The Four Golden Signals
- Latency
- It’s important to distinguish between the latency of successful requests and the latency of failed requests.
- Should we cout client timeouts as successful requests? They are potentially requests that took too long but could have been successful, on the other hand it could also be a client-side early close.
- A slow error is even worse than a fast error! Therefore, it’s important to track error latency, as opposed to just filtering out errors.
- It’s important to distinguish between the latency of successful requests and the latency of failed requests.
- Traffic
- Normalized request rate, for example HTTP requests per second.
- Errors
- Rate of requests that fail, either explicitly (e.g. HTTP 500s), implicitly (e.g. wrong content), or by policy (e.g. missing latency target).
- Saturation
- Emphasize the resources that are most constrained (e.g. memory, I/O, etc.)
- Systems degrade before they achieve 100% utilization, so having a utilization target is essential.
Metric Aggregation
Most metrics are better thought of as distributions rather than averages.
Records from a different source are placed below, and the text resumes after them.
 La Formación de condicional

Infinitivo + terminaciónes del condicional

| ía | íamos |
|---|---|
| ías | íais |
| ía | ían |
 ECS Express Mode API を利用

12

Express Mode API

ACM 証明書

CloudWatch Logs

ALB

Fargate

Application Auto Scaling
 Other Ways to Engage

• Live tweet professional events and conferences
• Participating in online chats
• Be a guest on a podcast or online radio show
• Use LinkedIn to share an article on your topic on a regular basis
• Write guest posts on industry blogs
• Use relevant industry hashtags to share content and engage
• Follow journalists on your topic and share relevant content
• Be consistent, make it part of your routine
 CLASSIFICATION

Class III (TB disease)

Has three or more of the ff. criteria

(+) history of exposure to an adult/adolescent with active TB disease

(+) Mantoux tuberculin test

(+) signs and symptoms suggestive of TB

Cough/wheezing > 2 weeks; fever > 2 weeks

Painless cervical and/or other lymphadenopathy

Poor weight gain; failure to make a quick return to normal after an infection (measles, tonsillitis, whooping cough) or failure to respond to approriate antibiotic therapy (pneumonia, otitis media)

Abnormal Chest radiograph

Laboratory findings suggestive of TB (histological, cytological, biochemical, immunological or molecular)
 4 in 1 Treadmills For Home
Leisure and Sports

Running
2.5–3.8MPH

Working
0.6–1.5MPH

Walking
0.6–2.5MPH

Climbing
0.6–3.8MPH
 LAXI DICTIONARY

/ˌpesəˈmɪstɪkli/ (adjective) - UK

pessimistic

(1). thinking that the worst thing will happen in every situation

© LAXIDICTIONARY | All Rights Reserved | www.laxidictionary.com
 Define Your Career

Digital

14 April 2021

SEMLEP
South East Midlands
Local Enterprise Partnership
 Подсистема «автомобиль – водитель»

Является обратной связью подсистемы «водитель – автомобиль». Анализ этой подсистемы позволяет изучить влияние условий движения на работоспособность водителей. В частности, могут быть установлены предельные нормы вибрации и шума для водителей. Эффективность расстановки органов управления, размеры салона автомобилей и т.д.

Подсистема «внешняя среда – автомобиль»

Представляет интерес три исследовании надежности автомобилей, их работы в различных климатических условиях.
A high-order percentile, such as the 99th or 99.9th, shows you a plausible worst-case value, while the 60th percentile emphasizes the typical case.
For example, Histogram summaries of CPU usage per second in a minute provides good resolution (granularity) with less collection and retention cost.
Black-Box Versus White-Box
We should aim for heavy use of white-box monitoring with modest but critical uses of black-box monitoring. White-box monitoring helps identify the root cause.
Black-box monitoring is symptom-oriented and represents active (not predicted) problems. For not-yet-occurring but imminent problems, black-box monitoring is fairly useless.